There were three people at the entrance including a young lady – dark skinned and big in size. I approached her and asked to pay half of the Shs 2000 they wanted as entrance fee. She accepted without hesitation. I don’t know why? Inside the dancing was on amongst the revelers. The body odour was at first repulsive but as time went on I became part of the environment and everything was now normal. At a pillar near the stage I chose to stand, with a bottle of Guinness, as I waited for the night’s performance to start. After some time I was joined by a young couple that looked drunk on a mixture of things.
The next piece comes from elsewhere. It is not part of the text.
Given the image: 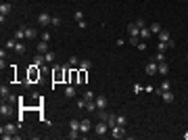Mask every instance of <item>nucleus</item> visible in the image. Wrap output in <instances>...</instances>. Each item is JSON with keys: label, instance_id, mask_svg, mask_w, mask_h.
Masks as SVG:
<instances>
[{"label": "nucleus", "instance_id": "nucleus-15", "mask_svg": "<svg viewBox=\"0 0 188 140\" xmlns=\"http://www.w3.org/2000/svg\"><path fill=\"white\" fill-rule=\"evenodd\" d=\"M88 130H90V119H82V121H80V132L86 134Z\"/></svg>", "mask_w": 188, "mask_h": 140}, {"label": "nucleus", "instance_id": "nucleus-17", "mask_svg": "<svg viewBox=\"0 0 188 140\" xmlns=\"http://www.w3.org/2000/svg\"><path fill=\"white\" fill-rule=\"evenodd\" d=\"M157 73H161V75H167V73H169V65H167L165 61H163V63H159V71H157Z\"/></svg>", "mask_w": 188, "mask_h": 140}, {"label": "nucleus", "instance_id": "nucleus-47", "mask_svg": "<svg viewBox=\"0 0 188 140\" xmlns=\"http://www.w3.org/2000/svg\"><path fill=\"white\" fill-rule=\"evenodd\" d=\"M186 59H188V54H186Z\"/></svg>", "mask_w": 188, "mask_h": 140}, {"label": "nucleus", "instance_id": "nucleus-36", "mask_svg": "<svg viewBox=\"0 0 188 140\" xmlns=\"http://www.w3.org/2000/svg\"><path fill=\"white\" fill-rule=\"evenodd\" d=\"M71 65H73V67L80 65V59H77V56H69V67H71Z\"/></svg>", "mask_w": 188, "mask_h": 140}, {"label": "nucleus", "instance_id": "nucleus-22", "mask_svg": "<svg viewBox=\"0 0 188 140\" xmlns=\"http://www.w3.org/2000/svg\"><path fill=\"white\" fill-rule=\"evenodd\" d=\"M0 96H2V98H8V96H11V90H8V86H4V84L0 86Z\"/></svg>", "mask_w": 188, "mask_h": 140}, {"label": "nucleus", "instance_id": "nucleus-43", "mask_svg": "<svg viewBox=\"0 0 188 140\" xmlns=\"http://www.w3.org/2000/svg\"><path fill=\"white\" fill-rule=\"evenodd\" d=\"M142 90H144V88H142L140 84H134V92H136V94H138V92H142Z\"/></svg>", "mask_w": 188, "mask_h": 140}, {"label": "nucleus", "instance_id": "nucleus-4", "mask_svg": "<svg viewBox=\"0 0 188 140\" xmlns=\"http://www.w3.org/2000/svg\"><path fill=\"white\" fill-rule=\"evenodd\" d=\"M17 128H21V126H19V123H17V126H13V123H6V126H4L0 132H2V134H13V138H19V136L15 134V132H17Z\"/></svg>", "mask_w": 188, "mask_h": 140}, {"label": "nucleus", "instance_id": "nucleus-8", "mask_svg": "<svg viewBox=\"0 0 188 140\" xmlns=\"http://www.w3.org/2000/svg\"><path fill=\"white\" fill-rule=\"evenodd\" d=\"M50 21H52V17H50L48 13H40V15H38V23H40V25H50Z\"/></svg>", "mask_w": 188, "mask_h": 140}, {"label": "nucleus", "instance_id": "nucleus-10", "mask_svg": "<svg viewBox=\"0 0 188 140\" xmlns=\"http://www.w3.org/2000/svg\"><path fill=\"white\" fill-rule=\"evenodd\" d=\"M38 65H34L32 69H29V82H36V80H40V69H36Z\"/></svg>", "mask_w": 188, "mask_h": 140}, {"label": "nucleus", "instance_id": "nucleus-32", "mask_svg": "<svg viewBox=\"0 0 188 140\" xmlns=\"http://www.w3.org/2000/svg\"><path fill=\"white\" fill-rule=\"evenodd\" d=\"M161 29H163V27H161L159 23H153V25H150V32H153V34H159Z\"/></svg>", "mask_w": 188, "mask_h": 140}, {"label": "nucleus", "instance_id": "nucleus-5", "mask_svg": "<svg viewBox=\"0 0 188 140\" xmlns=\"http://www.w3.org/2000/svg\"><path fill=\"white\" fill-rule=\"evenodd\" d=\"M61 80H65V69L54 67V71H52V82L56 84V82H61Z\"/></svg>", "mask_w": 188, "mask_h": 140}, {"label": "nucleus", "instance_id": "nucleus-1", "mask_svg": "<svg viewBox=\"0 0 188 140\" xmlns=\"http://www.w3.org/2000/svg\"><path fill=\"white\" fill-rule=\"evenodd\" d=\"M111 136L113 138H126L128 134H126V128L123 126H113L111 128Z\"/></svg>", "mask_w": 188, "mask_h": 140}, {"label": "nucleus", "instance_id": "nucleus-12", "mask_svg": "<svg viewBox=\"0 0 188 140\" xmlns=\"http://www.w3.org/2000/svg\"><path fill=\"white\" fill-rule=\"evenodd\" d=\"M25 38H27V36H25V27H19V29L15 32V40H17V42H23Z\"/></svg>", "mask_w": 188, "mask_h": 140}, {"label": "nucleus", "instance_id": "nucleus-3", "mask_svg": "<svg viewBox=\"0 0 188 140\" xmlns=\"http://www.w3.org/2000/svg\"><path fill=\"white\" fill-rule=\"evenodd\" d=\"M109 130H111V128H109V126H107V121H102V119H100V121L96 123V128H94V132H96L98 136H105Z\"/></svg>", "mask_w": 188, "mask_h": 140}, {"label": "nucleus", "instance_id": "nucleus-35", "mask_svg": "<svg viewBox=\"0 0 188 140\" xmlns=\"http://www.w3.org/2000/svg\"><path fill=\"white\" fill-rule=\"evenodd\" d=\"M44 59H46V63H52V61H54V52H50V50H48L46 54H44Z\"/></svg>", "mask_w": 188, "mask_h": 140}, {"label": "nucleus", "instance_id": "nucleus-18", "mask_svg": "<svg viewBox=\"0 0 188 140\" xmlns=\"http://www.w3.org/2000/svg\"><path fill=\"white\" fill-rule=\"evenodd\" d=\"M107 126H109V128H113V126H117V115H113V113H109V115H107Z\"/></svg>", "mask_w": 188, "mask_h": 140}, {"label": "nucleus", "instance_id": "nucleus-46", "mask_svg": "<svg viewBox=\"0 0 188 140\" xmlns=\"http://www.w3.org/2000/svg\"><path fill=\"white\" fill-rule=\"evenodd\" d=\"M182 138H184V140H188V130L184 132V134H182Z\"/></svg>", "mask_w": 188, "mask_h": 140}, {"label": "nucleus", "instance_id": "nucleus-23", "mask_svg": "<svg viewBox=\"0 0 188 140\" xmlns=\"http://www.w3.org/2000/svg\"><path fill=\"white\" fill-rule=\"evenodd\" d=\"M90 67H92V61H88V59H84V61H80V69H86V71H88Z\"/></svg>", "mask_w": 188, "mask_h": 140}, {"label": "nucleus", "instance_id": "nucleus-42", "mask_svg": "<svg viewBox=\"0 0 188 140\" xmlns=\"http://www.w3.org/2000/svg\"><path fill=\"white\" fill-rule=\"evenodd\" d=\"M77 107H80V109H86V98H82V100H77Z\"/></svg>", "mask_w": 188, "mask_h": 140}, {"label": "nucleus", "instance_id": "nucleus-19", "mask_svg": "<svg viewBox=\"0 0 188 140\" xmlns=\"http://www.w3.org/2000/svg\"><path fill=\"white\" fill-rule=\"evenodd\" d=\"M38 52H40V54H46L48 52V42L40 40V42H38Z\"/></svg>", "mask_w": 188, "mask_h": 140}, {"label": "nucleus", "instance_id": "nucleus-21", "mask_svg": "<svg viewBox=\"0 0 188 140\" xmlns=\"http://www.w3.org/2000/svg\"><path fill=\"white\" fill-rule=\"evenodd\" d=\"M153 36V32H150V27H142L140 29V38H144V40H148Z\"/></svg>", "mask_w": 188, "mask_h": 140}, {"label": "nucleus", "instance_id": "nucleus-34", "mask_svg": "<svg viewBox=\"0 0 188 140\" xmlns=\"http://www.w3.org/2000/svg\"><path fill=\"white\" fill-rule=\"evenodd\" d=\"M77 80H80L82 84L86 82V69H80V73H77Z\"/></svg>", "mask_w": 188, "mask_h": 140}, {"label": "nucleus", "instance_id": "nucleus-11", "mask_svg": "<svg viewBox=\"0 0 188 140\" xmlns=\"http://www.w3.org/2000/svg\"><path fill=\"white\" fill-rule=\"evenodd\" d=\"M159 96H161L165 102H171V100H174V92H171V90H161Z\"/></svg>", "mask_w": 188, "mask_h": 140}, {"label": "nucleus", "instance_id": "nucleus-33", "mask_svg": "<svg viewBox=\"0 0 188 140\" xmlns=\"http://www.w3.org/2000/svg\"><path fill=\"white\" fill-rule=\"evenodd\" d=\"M153 61H157V63H163V61H165V52H157V56H155Z\"/></svg>", "mask_w": 188, "mask_h": 140}, {"label": "nucleus", "instance_id": "nucleus-7", "mask_svg": "<svg viewBox=\"0 0 188 140\" xmlns=\"http://www.w3.org/2000/svg\"><path fill=\"white\" fill-rule=\"evenodd\" d=\"M144 71H146V75H155V73L159 71V63H157V61H150V63L146 65Z\"/></svg>", "mask_w": 188, "mask_h": 140}, {"label": "nucleus", "instance_id": "nucleus-14", "mask_svg": "<svg viewBox=\"0 0 188 140\" xmlns=\"http://www.w3.org/2000/svg\"><path fill=\"white\" fill-rule=\"evenodd\" d=\"M25 36L29 40H34V38H38V29L36 27H25Z\"/></svg>", "mask_w": 188, "mask_h": 140}, {"label": "nucleus", "instance_id": "nucleus-30", "mask_svg": "<svg viewBox=\"0 0 188 140\" xmlns=\"http://www.w3.org/2000/svg\"><path fill=\"white\" fill-rule=\"evenodd\" d=\"M126 123H128V117H123V115H117V126H123V128H126Z\"/></svg>", "mask_w": 188, "mask_h": 140}, {"label": "nucleus", "instance_id": "nucleus-29", "mask_svg": "<svg viewBox=\"0 0 188 140\" xmlns=\"http://www.w3.org/2000/svg\"><path fill=\"white\" fill-rule=\"evenodd\" d=\"M73 19H75L77 23H80V21H84V13H82V11H75V13H73Z\"/></svg>", "mask_w": 188, "mask_h": 140}, {"label": "nucleus", "instance_id": "nucleus-31", "mask_svg": "<svg viewBox=\"0 0 188 140\" xmlns=\"http://www.w3.org/2000/svg\"><path fill=\"white\" fill-rule=\"evenodd\" d=\"M69 130H80V121L77 119H71L69 121Z\"/></svg>", "mask_w": 188, "mask_h": 140}, {"label": "nucleus", "instance_id": "nucleus-28", "mask_svg": "<svg viewBox=\"0 0 188 140\" xmlns=\"http://www.w3.org/2000/svg\"><path fill=\"white\" fill-rule=\"evenodd\" d=\"M27 48H25V44L23 42H17V46H15V52H19V54H23Z\"/></svg>", "mask_w": 188, "mask_h": 140}, {"label": "nucleus", "instance_id": "nucleus-41", "mask_svg": "<svg viewBox=\"0 0 188 140\" xmlns=\"http://www.w3.org/2000/svg\"><path fill=\"white\" fill-rule=\"evenodd\" d=\"M17 46V40H8V42H6V48H15Z\"/></svg>", "mask_w": 188, "mask_h": 140}, {"label": "nucleus", "instance_id": "nucleus-20", "mask_svg": "<svg viewBox=\"0 0 188 140\" xmlns=\"http://www.w3.org/2000/svg\"><path fill=\"white\" fill-rule=\"evenodd\" d=\"M169 88H171V84H169L167 80H163V82H161V86H159V88L155 90V94H159V92H161V90H169Z\"/></svg>", "mask_w": 188, "mask_h": 140}, {"label": "nucleus", "instance_id": "nucleus-37", "mask_svg": "<svg viewBox=\"0 0 188 140\" xmlns=\"http://www.w3.org/2000/svg\"><path fill=\"white\" fill-rule=\"evenodd\" d=\"M61 23H63V21H61L59 17H52V21H50V25H54V27H59Z\"/></svg>", "mask_w": 188, "mask_h": 140}, {"label": "nucleus", "instance_id": "nucleus-26", "mask_svg": "<svg viewBox=\"0 0 188 140\" xmlns=\"http://www.w3.org/2000/svg\"><path fill=\"white\" fill-rule=\"evenodd\" d=\"M86 109H88L90 113H94V111H98V107H96V102H94V100H88V102H86Z\"/></svg>", "mask_w": 188, "mask_h": 140}, {"label": "nucleus", "instance_id": "nucleus-38", "mask_svg": "<svg viewBox=\"0 0 188 140\" xmlns=\"http://www.w3.org/2000/svg\"><path fill=\"white\" fill-rule=\"evenodd\" d=\"M40 40L48 42V40H50V34H48V32H42V34H40Z\"/></svg>", "mask_w": 188, "mask_h": 140}, {"label": "nucleus", "instance_id": "nucleus-9", "mask_svg": "<svg viewBox=\"0 0 188 140\" xmlns=\"http://www.w3.org/2000/svg\"><path fill=\"white\" fill-rule=\"evenodd\" d=\"M94 102H96V107H98V111H102V109H107V105H109V100H107L105 96H96V98H94Z\"/></svg>", "mask_w": 188, "mask_h": 140}, {"label": "nucleus", "instance_id": "nucleus-6", "mask_svg": "<svg viewBox=\"0 0 188 140\" xmlns=\"http://www.w3.org/2000/svg\"><path fill=\"white\" fill-rule=\"evenodd\" d=\"M128 34H130V38H140V27L136 23H130L128 25Z\"/></svg>", "mask_w": 188, "mask_h": 140}, {"label": "nucleus", "instance_id": "nucleus-16", "mask_svg": "<svg viewBox=\"0 0 188 140\" xmlns=\"http://www.w3.org/2000/svg\"><path fill=\"white\" fill-rule=\"evenodd\" d=\"M44 63H46V59H44V54H40V52H38V54L34 56V65H38V67H42Z\"/></svg>", "mask_w": 188, "mask_h": 140}, {"label": "nucleus", "instance_id": "nucleus-40", "mask_svg": "<svg viewBox=\"0 0 188 140\" xmlns=\"http://www.w3.org/2000/svg\"><path fill=\"white\" fill-rule=\"evenodd\" d=\"M136 25H138V27H140V29H142V27H146V21H144V19H142V17H140V19L136 21Z\"/></svg>", "mask_w": 188, "mask_h": 140}, {"label": "nucleus", "instance_id": "nucleus-24", "mask_svg": "<svg viewBox=\"0 0 188 140\" xmlns=\"http://www.w3.org/2000/svg\"><path fill=\"white\" fill-rule=\"evenodd\" d=\"M80 136H82V132H80V130H69V134H67V138H71V140L80 138Z\"/></svg>", "mask_w": 188, "mask_h": 140}, {"label": "nucleus", "instance_id": "nucleus-27", "mask_svg": "<svg viewBox=\"0 0 188 140\" xmlns=\"http://www.w3.org/2000/svg\"><path fill=\"white\" fill-rule=\"evenodd\" d=\"M0 113H2V117H4V115H11V107L2 102V105H0Z\"/></svg>", "mask_w": 188, "mask_h": 140}, {"label": "nucleus", "instance_id": "nucleus-13", "mask_svg": "<svg viewBox=\"0 0 188 140\" xmlns=\"http://www.w3.org/2000/svg\"><path fill=\"white\" fill-rule=\"evenodd\" d=\"M157 36H159V42H169V40H171V36H169V32H167V29H161Z\"/></svg>", "mask_w": 188, "mask_h": 140}, {"label": "nucleus", "instance_id": "nucleus-44", "mask_svg": "<svg viewBox=\"0 0 188 140\" xmlns=\"http://www.w3.org/2000/svg\"><path fill=\"white\" fill-rule=\"evenodd\" d=\"M130 44L132 46H138V38H130Z\"/></svg>", "mask_w": 188, "mask_h": 140}, {"label": "nucleus", "instance_id": "nucleus-45", "mask_svg": "<svg viewBox=\"0 0 188 140\" xmlns=\"http://www.w3.org/2000/svg\"><path fill=\"white\" fill-rule=\"evenodd\" d=\"M138 50H146V42H138Z\"/></svg>", "mask_w": 188, "mask_h": 140}, {"label": "nucleus", "instance_id": "nucleus-39", "mask_svg": "<svg viewBox=\"0 0 188 140\" xmlns=\"http://www.w3.org/2000/svg\"><path fill=\"white\" fill-rule=\"evenodd\" d=\"M84 98H86V100H94L96 96H94V92H90V90H88V92L84 94Z\"/></svg>", "mask_w": 188, "mask_h": 140}, {"label": "nucleus", "instance_id": "nucleus-2", "mask_svg": "<svg viewBox=\"0 0 188 140\" xmlns=\"http://www.w3.org/2000/svg\"><path fill=\"white\" fill-rule=\"evenodd\" d=\"M11 11H13V6H11L8 2H2V4H0V21H2V23H4L6 15H11Z\"/></svg>", "mask_w": 188, "mask_h": 140}, {"label": "nucleus", "instance_id": "nucleus-25", "mask_svg": "<svg viewBox=\"0 0 188 140\" xmlns=\"http://www.w3.org/2000/svg\"><path fill=\"white\" fill-rule=\"evenodd\" d=\"M65 96H67V98H73V96H75V88H73V86H67V88H65Z\"/></svg>", "mask_w": 188, "mask_h": 140}]
</instances>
The young lady, ugly by the fairest of definitions, felt that it was upon her boyfriend to chase me away from there. “What does he want with us?” she asked while pointing at me. “Why don’t you throw him out?” 

For a couple of minutes it was eye to eye between me and the young man – no blinking. I wondered what he was thinking. I wondered why the ugly thing had chosen to be enemies with me. In all the countries I have visited I am friends with the ghetto but why was this “whore” hostile to me? I wondered.
At last the guy spoke. “You look to be from Kampala. You are a thug from Kampala,” he said before stretching his arm to me for a handshake, which I rejected. In a drunken tone he concluded his speech thus: “I know you have already robbed me. You must have picked my pockets already but it is OK.”
He grabbed his girlfriend by the waist and they danced. At about 1:00am I left the club— but not with the man’s money!